If Hillary Clinton is elected president, the world will remember Aug. 25 as the day she began the Second Cold War.
In a speech last month nominally about Donald Trump, Clinton called Russian President Vladimir Putin the godfather of right-wing, extreme nationalism. To Kremlin-watchers, those were not random epithets. Two years earlier, in the most famous address of his career, Putin accused the West of backing an armed seizure of power in Ukraine by “extremists, nationalists, and right-wingers.” Clinton had not merely insulted Russia’s president: She had done so in his own words. Worse, they were words originally directed at neo-Nazis. In Moscow, this was seen as a reprise of Clinton’s comments comparing Putin to Hitler. It injected an element of personal animus into an already strained relationship — but, more importantly, it set up Putin as the representative of an ideology that is fundamentally opposed to the United States.

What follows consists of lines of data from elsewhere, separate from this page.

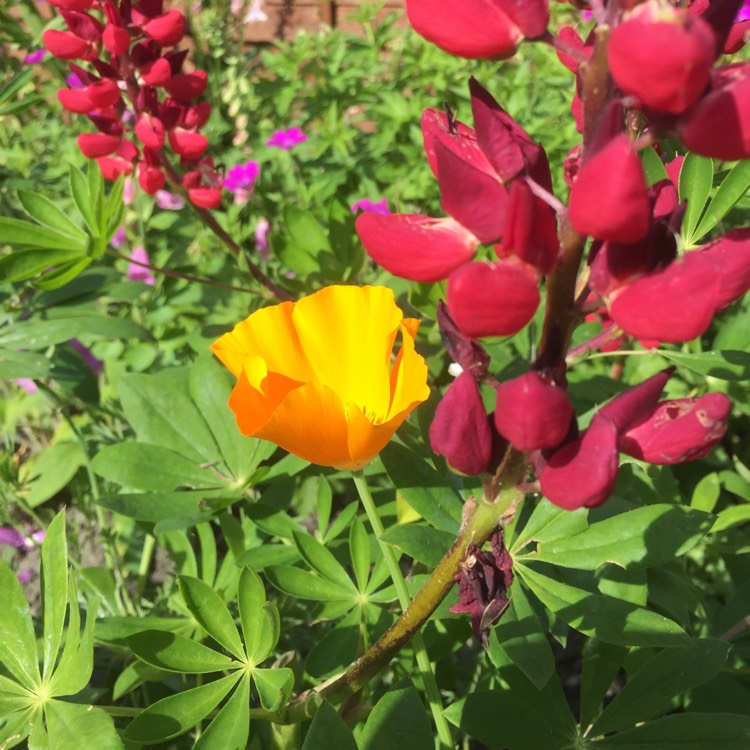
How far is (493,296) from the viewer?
622 mm

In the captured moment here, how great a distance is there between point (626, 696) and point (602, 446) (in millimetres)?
683

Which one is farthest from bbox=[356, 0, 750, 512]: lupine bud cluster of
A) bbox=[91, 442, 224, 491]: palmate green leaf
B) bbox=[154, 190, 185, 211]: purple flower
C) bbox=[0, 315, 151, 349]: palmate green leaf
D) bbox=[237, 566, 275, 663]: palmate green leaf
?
bbox=[154, 190, 185, 211]: purple flower

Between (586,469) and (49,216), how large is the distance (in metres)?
1.42

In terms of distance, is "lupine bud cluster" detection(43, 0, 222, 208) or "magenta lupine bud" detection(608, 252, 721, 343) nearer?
"magenta lupine bud" detection(608, 252, 721, 343)

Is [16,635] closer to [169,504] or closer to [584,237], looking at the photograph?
[169,504]

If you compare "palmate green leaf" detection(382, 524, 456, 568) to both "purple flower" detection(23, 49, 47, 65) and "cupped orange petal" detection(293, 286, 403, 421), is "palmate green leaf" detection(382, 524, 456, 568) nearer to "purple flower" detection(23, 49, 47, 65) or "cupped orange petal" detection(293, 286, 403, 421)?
"cupped orange petal" detection(293, 286, 403, 421)

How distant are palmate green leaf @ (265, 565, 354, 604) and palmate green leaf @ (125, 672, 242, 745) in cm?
17

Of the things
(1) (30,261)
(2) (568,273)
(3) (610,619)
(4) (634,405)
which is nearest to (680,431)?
(4) (634,405)

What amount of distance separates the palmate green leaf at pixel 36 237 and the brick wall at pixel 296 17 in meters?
3.24

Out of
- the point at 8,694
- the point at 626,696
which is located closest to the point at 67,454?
the point at 8,694

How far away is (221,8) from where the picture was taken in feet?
12.6

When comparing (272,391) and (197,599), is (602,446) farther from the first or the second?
(197,599)

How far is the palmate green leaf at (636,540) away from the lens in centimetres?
97

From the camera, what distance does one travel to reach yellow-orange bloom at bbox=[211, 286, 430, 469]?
916 mm
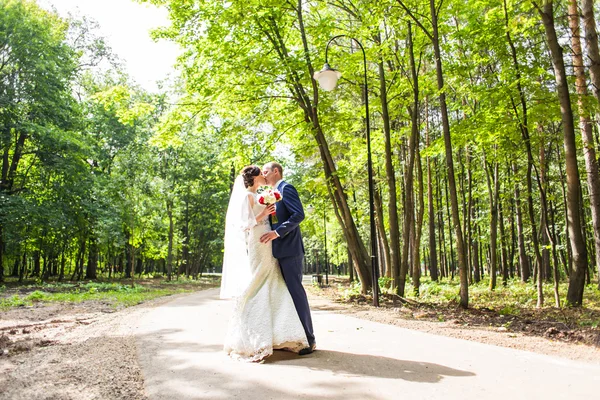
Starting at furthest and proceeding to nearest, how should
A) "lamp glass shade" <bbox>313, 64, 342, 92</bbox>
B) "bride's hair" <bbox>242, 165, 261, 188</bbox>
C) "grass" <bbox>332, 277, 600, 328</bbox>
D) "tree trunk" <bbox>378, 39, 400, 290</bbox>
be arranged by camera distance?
"tree trunk" <bbox>378, 39, 400, 290</bbox> < "lamp glass shade" <bbox>313, 64, 342, 92</bbox> < "grass" <bbox>332, 277, 600, 328</bbox> < "bride's hair" <bbox>242, 165, 261, 188</bbox>

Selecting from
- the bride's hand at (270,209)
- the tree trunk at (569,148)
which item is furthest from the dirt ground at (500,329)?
the bride's hand at (270,209)

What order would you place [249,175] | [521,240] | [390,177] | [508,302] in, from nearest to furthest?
[249,175] → [390,177] → [508,302] → [521,240]

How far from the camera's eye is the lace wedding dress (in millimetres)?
4781

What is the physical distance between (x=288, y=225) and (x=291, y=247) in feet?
1.01

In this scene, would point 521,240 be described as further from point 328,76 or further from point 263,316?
point 263,316

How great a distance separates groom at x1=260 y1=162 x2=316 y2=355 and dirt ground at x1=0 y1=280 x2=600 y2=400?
6.17 ft

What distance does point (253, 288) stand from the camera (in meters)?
5.06

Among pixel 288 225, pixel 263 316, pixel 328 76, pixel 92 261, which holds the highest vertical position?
pixel 328 76

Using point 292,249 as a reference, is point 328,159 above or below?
above

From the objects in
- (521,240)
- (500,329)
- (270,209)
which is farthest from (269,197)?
(521,240)

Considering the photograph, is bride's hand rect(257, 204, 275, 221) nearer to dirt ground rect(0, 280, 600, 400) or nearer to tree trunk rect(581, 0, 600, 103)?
dirt ground rect(0, 280, 600, 400)

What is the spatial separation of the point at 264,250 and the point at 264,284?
0.40 meters

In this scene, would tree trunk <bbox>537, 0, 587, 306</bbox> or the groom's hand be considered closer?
the groom's hand

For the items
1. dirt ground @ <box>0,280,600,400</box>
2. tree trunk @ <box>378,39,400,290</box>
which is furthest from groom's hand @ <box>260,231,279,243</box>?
tree trunk @ <box>378,39,400,290</box>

Even as relations between Russia and the West have sunk to new lows in the wake of 2014’s revolution in Ukraine, the Kremlin has long contended that a Cold War II is impossible. That’s because, while there may be differences over, say, the fate of Donetsk, there is no longer a fundamental ideological struggle dividing East and West. To Russian ears, Clinton seemed determined in her speech to provide this missing ingredient for bipolar enmity, painting Moscow as the vanguard for racism, intolerance, and misogyny around the globe.

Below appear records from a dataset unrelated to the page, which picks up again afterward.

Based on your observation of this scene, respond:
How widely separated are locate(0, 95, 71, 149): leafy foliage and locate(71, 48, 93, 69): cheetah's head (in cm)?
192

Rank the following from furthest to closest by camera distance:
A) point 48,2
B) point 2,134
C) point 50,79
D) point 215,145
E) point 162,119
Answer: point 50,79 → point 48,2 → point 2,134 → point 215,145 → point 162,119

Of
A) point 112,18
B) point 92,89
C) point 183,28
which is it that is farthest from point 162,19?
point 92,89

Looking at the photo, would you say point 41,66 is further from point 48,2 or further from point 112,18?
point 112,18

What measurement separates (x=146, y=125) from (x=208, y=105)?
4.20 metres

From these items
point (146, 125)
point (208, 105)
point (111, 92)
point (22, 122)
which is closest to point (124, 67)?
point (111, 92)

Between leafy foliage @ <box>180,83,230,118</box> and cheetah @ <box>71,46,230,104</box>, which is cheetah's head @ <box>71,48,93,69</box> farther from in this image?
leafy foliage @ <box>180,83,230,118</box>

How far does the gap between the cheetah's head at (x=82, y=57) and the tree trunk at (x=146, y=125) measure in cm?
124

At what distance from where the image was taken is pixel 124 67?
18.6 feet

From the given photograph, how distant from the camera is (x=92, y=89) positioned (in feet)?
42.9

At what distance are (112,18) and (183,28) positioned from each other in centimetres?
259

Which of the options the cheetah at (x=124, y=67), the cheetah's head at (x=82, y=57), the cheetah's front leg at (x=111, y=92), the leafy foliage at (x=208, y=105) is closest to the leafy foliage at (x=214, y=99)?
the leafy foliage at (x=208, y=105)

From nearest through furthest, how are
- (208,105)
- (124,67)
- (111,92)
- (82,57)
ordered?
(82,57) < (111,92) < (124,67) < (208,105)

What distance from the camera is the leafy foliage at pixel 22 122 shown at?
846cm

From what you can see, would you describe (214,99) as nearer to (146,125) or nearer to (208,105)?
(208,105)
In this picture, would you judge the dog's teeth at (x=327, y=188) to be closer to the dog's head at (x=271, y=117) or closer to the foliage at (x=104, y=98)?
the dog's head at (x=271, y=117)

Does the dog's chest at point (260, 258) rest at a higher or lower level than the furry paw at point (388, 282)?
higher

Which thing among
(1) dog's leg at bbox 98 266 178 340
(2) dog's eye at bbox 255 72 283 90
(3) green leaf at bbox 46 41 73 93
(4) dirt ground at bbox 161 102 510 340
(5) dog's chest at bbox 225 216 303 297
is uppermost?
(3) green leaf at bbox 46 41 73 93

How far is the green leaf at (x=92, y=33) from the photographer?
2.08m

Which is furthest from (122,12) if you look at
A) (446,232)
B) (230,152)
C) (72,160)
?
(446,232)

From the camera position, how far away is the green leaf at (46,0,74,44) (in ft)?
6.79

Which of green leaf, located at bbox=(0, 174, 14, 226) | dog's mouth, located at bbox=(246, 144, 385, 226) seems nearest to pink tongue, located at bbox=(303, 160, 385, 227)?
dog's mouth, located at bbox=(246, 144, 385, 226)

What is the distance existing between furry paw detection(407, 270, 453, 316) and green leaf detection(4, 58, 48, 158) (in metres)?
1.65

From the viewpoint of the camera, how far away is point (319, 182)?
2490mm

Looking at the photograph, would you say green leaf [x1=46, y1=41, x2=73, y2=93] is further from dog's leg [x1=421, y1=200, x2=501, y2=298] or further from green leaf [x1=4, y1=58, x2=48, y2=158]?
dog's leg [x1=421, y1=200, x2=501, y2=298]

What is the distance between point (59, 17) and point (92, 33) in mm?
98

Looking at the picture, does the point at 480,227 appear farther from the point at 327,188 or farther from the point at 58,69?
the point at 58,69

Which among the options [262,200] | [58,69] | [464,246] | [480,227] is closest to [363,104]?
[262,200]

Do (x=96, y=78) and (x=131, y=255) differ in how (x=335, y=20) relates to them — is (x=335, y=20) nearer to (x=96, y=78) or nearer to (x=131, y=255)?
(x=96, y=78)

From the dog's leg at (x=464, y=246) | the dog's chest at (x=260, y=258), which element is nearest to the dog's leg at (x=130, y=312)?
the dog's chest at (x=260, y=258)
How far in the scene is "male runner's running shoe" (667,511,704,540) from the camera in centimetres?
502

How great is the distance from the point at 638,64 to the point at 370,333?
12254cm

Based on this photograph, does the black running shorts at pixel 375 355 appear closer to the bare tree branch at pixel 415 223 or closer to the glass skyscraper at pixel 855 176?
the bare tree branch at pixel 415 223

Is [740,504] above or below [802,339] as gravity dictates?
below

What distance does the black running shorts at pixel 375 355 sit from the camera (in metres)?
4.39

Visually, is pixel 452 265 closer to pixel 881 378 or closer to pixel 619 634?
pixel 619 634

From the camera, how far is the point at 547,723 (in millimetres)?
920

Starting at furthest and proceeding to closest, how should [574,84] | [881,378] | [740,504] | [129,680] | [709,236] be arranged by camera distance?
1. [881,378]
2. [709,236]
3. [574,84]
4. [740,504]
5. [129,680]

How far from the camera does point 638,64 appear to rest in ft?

The nation Clinton described was unrecognizable to its citizens. Anti-woman? Putin’s government provides working mothers with three years of subsidized family leave. Intolerant? The president personally attended the opening of Moscow’s great mosque. Racist? Putin often touts Russia’s ethnic diversity. To Russians, it appeared that Clinton was straining to fabricate a rationale for hostilities.